International Capital Markets
Developments, Prospects, and Key Policy Issues
September 1997

Published by the International Monetary Fund
© 1997


C. Risks in Foreign Exchange and Credit Markets

A risk in global currency markets is that the large volume of long dollar positions held by investors, speculators, and dynamic hedgers might have increased the sensitivity of international portfolios to downward movements in the dollar. An example of this increased sensitivity is the mid-May 1997 sell-off of dollar assets in favor of yen assets and the sharp and unexpected rebound of the yen (see Appendix I), which followed remarks about overshooting by Japanese officials and raised concerns that some of Japan's dollar reserves would be liquidated. The unwinding of yen-carry trades might have hastened the momentum of the yen's rebound as investors rushed to liquidate long-dollar positions to cover their short-yen positions. There are also market risks associated with the transition to EMU. In particular, there could be an increase in market volatility as investors rebalance their portfolios as decisions about the initial country composition and euro conversion rates are anticipated and made between now and January 1, 1999.

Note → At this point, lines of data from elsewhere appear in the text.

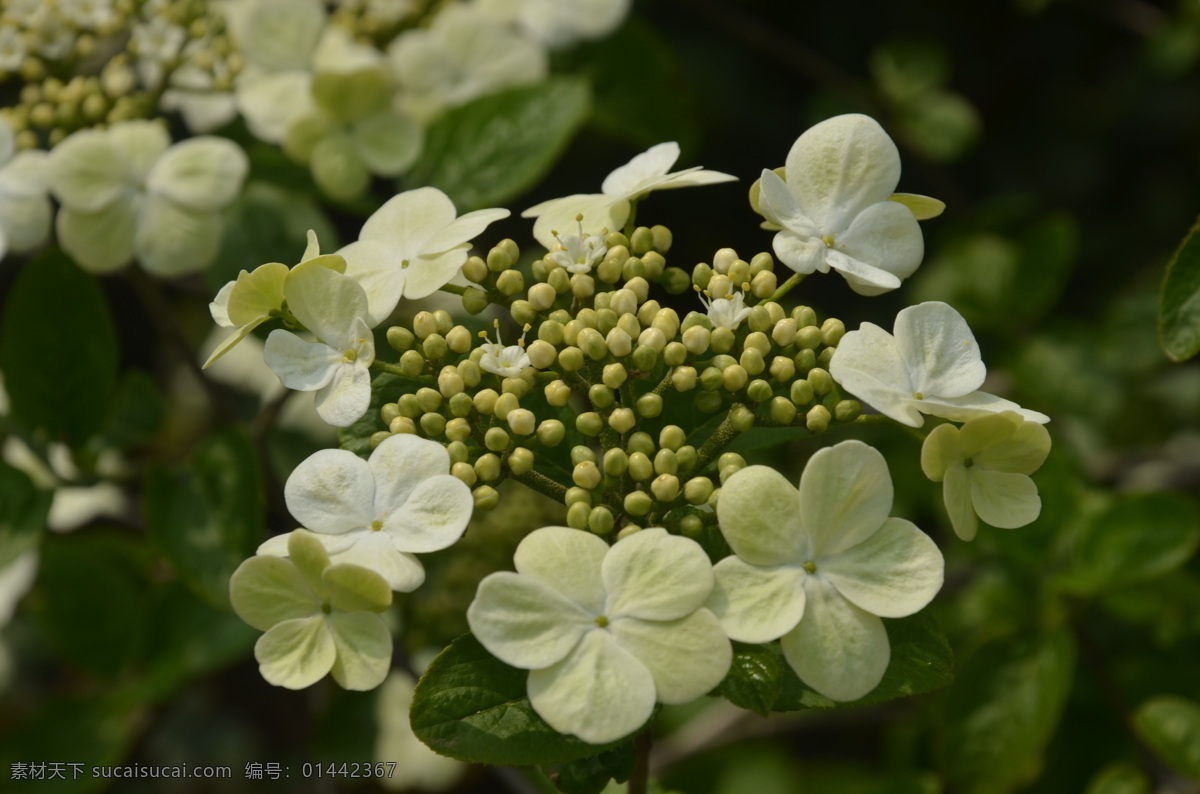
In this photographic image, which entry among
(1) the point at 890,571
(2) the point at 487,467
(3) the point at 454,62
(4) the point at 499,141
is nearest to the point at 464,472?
(2) the point at 487,467

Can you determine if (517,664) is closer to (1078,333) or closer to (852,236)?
(852,236)

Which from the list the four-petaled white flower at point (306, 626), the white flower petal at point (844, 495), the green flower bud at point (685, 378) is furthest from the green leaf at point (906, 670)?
the four-petaled white flower at point (306, 626)

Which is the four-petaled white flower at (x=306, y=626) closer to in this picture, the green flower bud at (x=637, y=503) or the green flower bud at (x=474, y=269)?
the green flower bud at (x=637, y=503)

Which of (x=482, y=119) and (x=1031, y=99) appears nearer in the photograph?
(x=482, y=119)

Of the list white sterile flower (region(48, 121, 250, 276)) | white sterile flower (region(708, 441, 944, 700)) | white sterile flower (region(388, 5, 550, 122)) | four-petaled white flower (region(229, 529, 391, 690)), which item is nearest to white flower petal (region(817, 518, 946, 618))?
white sterile flower (region(708, 441, 944, 700))

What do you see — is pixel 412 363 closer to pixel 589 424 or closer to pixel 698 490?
pixel 589 424

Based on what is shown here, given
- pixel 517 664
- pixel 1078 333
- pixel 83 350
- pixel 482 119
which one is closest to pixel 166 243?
pixel 83 350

In credit markets, there is a risk that risk-adjusted spreads may have fallen below what is justified by fundamentals. Cyclical factors increasingly suggest that monetary policy is likely soon to be tightened in some major countries, and a key question is whether markets have fully priced in the risks of a further tightening of monetary policy and associated credit risk. There appears to be significantly less leverage in credit markets than there was before the bond market turbulence in 1994. At a minimum, this would suggest a smaller likelihood of overshooting if and when an adjustment in spreads occurs. In the event that growth continues to be sluggish in Japan and Europe, a further tightening of monetary policy in the United States could lead to a widening of interest rate differentials and an increased demand for dollar instruments.